Oleh sebab itu Allah menyuruh para rasul-Nya seraya berfirman, "Hai rasul-rasul, makanlah dari makanan yang baik- baik dan kerjakanlah amal shaleh." (QS. Al-Mu’minun, 51).
Selain itu, Allah SWT juga berfirman, "Hai orang-orang yang beriman, makanlah di antara rizki yang baik-baik yang Kami berikan kepadamu dan bersyukurlah kepada Allah, jika benar-benar kepada-Nya saja Kamu menyembah." (QS. Al-Baqarah, 172).
Makanan yang baik adalah makanan yang dihalalkan Allah untuk hamba-hamba-Nya yang beriman yang dituturkan oleh Rasulullah SAW.
Dalam sebuah hadis dijelaskan bahwa Rasulullah menyebut seorang laki-laki yang rambutnya acak-acakan karena menempuh perjalanan panjang, tangannya menadah ke langit, tetapi makanannya makanan haram, minumannya minuman haram, dan bersantap dengan yang haram, bagaimana mungkin doanya dikabulkan.
Lelaki ini ialah seorang hamba yang banyak beribadah kepada Allah, tetapi ia bermaksiat dalam makanan, tidak bertakwa kepada Allah dalam hal makanan dan minuman.
Bagaimana mungkin bisa dikatakan perut berpuasa padahal ia berbuka dengan yang haram, makanan yang diperoleh dari jalan riba, usaha haram, menipu, makan harta anak yatim, dan marah.
Sungguh, rasa telah rusak manakala makanan dan minuman telah rusak, hati mengeras bagai batu manakala makanan dan minuman busuk, cahaya meredup manakala makanan telah kehilangan sifat halalnya.

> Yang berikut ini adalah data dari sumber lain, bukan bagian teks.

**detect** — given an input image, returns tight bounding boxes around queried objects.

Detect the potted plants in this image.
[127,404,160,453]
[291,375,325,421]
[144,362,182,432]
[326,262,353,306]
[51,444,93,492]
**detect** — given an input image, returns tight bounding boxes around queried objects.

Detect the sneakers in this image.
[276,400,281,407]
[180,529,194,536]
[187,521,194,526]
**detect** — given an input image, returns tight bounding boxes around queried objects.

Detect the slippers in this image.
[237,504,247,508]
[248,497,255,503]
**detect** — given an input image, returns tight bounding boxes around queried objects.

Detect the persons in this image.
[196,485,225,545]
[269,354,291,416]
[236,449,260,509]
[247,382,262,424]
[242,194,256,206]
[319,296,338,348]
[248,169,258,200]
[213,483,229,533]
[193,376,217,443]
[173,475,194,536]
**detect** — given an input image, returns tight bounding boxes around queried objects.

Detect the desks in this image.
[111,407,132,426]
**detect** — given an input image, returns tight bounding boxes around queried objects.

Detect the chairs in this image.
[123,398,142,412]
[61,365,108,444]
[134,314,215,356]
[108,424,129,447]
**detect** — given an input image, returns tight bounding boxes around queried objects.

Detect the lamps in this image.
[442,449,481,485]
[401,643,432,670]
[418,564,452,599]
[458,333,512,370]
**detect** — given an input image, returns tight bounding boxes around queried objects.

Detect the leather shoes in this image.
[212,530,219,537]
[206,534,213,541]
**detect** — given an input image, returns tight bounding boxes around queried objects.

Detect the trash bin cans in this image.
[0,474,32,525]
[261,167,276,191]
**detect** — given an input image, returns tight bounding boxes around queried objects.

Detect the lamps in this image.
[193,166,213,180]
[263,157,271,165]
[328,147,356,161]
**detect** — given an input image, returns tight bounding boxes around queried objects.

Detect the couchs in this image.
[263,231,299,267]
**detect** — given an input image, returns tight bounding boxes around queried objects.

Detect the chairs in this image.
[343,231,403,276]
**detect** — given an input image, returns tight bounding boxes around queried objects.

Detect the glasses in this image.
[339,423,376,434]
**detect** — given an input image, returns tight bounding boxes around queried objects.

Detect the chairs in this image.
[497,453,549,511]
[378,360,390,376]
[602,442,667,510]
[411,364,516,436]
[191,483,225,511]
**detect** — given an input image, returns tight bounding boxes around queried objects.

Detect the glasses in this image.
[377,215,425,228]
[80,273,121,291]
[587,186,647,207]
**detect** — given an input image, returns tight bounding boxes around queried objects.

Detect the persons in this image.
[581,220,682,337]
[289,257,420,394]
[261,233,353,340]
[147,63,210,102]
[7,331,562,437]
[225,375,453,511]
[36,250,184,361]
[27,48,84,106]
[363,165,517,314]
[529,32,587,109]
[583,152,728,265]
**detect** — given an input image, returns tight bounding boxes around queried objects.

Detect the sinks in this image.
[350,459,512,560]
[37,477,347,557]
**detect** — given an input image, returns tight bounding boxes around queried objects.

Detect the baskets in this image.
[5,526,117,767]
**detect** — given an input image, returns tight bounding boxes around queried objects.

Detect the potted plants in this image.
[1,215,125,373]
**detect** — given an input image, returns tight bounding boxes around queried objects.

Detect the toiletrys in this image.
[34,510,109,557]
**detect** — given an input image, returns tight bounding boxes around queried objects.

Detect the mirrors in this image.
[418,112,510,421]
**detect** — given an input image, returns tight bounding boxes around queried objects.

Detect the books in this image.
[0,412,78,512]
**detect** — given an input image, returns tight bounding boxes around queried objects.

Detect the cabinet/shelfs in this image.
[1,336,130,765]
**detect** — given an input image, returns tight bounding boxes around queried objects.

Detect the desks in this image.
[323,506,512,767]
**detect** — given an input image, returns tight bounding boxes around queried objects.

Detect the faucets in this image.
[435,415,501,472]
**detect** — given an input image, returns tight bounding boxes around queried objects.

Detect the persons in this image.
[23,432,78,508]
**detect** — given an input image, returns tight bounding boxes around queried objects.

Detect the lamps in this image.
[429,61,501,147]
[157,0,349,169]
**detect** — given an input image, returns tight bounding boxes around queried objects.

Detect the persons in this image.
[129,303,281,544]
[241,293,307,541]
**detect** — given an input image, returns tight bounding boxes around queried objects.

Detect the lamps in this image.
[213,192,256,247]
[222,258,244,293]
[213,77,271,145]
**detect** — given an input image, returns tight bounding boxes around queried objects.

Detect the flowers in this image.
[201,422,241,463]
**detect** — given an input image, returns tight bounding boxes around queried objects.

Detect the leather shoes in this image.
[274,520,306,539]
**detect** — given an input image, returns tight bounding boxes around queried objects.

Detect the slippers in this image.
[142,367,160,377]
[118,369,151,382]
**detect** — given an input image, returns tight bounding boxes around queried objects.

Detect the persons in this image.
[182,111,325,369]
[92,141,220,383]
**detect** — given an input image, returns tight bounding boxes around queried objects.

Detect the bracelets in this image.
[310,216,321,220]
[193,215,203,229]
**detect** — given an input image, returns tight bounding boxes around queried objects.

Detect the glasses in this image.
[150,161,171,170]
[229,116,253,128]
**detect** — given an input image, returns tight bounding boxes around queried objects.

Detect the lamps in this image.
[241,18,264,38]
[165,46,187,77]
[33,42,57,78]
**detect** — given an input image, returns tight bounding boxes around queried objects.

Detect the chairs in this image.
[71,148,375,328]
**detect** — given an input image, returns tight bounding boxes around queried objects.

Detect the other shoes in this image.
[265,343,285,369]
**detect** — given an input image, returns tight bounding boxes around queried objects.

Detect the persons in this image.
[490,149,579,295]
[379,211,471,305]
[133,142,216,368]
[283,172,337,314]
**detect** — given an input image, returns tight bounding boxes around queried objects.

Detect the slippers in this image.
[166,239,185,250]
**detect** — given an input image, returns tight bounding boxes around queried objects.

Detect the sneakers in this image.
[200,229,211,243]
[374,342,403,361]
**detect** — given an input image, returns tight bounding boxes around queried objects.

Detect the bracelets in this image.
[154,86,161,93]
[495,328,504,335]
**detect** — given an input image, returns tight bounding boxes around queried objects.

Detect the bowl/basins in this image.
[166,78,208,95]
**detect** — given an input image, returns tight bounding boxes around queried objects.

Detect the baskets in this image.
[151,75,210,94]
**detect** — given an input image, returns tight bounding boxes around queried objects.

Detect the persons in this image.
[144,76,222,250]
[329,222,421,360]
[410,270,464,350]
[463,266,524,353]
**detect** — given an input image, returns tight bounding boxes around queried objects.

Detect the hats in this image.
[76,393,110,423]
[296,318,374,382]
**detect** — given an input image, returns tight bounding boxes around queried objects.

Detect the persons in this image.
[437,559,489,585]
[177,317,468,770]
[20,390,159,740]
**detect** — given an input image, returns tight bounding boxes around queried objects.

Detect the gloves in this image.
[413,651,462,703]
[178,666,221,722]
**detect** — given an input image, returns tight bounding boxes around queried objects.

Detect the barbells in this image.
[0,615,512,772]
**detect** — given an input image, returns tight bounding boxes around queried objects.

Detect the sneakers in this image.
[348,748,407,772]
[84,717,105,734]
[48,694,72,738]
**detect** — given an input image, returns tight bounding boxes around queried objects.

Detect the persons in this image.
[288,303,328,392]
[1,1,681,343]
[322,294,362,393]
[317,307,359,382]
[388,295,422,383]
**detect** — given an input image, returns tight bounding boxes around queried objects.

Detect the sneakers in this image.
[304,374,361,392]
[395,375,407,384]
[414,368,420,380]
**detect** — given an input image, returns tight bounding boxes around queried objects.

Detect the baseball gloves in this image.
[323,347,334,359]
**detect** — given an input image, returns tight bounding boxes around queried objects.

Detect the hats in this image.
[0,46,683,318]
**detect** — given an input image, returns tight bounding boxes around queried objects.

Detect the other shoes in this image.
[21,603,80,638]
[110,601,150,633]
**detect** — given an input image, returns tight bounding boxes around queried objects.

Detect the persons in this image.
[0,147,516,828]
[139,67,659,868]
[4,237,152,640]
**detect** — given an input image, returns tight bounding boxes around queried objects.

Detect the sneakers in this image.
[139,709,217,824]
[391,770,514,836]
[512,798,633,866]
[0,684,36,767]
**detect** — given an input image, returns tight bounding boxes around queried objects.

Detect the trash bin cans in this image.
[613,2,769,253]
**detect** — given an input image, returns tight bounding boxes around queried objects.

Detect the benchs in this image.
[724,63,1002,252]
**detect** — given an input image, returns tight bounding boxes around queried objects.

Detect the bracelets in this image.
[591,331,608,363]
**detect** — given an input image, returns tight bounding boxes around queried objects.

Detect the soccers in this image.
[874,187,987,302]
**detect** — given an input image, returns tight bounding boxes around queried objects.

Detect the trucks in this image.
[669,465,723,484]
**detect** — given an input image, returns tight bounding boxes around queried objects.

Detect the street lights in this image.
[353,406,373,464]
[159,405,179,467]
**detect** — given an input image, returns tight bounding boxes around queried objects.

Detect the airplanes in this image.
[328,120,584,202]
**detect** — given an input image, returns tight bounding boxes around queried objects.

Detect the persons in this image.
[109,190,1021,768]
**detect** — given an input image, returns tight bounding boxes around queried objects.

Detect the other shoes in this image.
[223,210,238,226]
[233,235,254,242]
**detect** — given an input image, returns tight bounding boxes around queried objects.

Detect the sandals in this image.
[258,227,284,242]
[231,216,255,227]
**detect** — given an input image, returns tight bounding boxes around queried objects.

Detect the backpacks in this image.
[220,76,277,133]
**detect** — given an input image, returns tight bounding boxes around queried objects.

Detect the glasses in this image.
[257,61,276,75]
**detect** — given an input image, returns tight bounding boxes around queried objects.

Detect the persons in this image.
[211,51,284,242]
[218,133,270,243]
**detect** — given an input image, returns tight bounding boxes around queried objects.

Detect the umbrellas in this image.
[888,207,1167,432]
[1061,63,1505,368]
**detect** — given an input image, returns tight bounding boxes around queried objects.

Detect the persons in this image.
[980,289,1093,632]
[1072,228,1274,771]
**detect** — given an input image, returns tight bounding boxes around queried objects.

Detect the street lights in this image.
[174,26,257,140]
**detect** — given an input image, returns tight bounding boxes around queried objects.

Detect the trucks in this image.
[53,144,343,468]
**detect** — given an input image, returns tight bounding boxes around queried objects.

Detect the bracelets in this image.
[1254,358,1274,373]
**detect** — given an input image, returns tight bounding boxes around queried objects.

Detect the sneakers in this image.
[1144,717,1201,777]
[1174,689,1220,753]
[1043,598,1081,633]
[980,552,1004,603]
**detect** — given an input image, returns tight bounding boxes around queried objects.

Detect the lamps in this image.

Diriwayatkan dari Abu Bakar RA, suatu hari ia bersantap makanan. Setelah itu, bertanya kepada pelayannya, “dari makanan ini?” Si pelayan menjawab, "Dari hasil praktik perdukunan yang pernah saya lakukan dahulu pada waktu jahiliyah."
Mendengar ucapan pelayannya itu, spontan Abu Bakar memasukkan tangannya ke dalam mulutnya. Ia berusaha mengeluarkan makanan yang baru ia santap untuk segera keluar dari perutnya. Abu Bakar sangat kewalahan, karena perutnya sangat lapar dan baru diisi dengan makanan.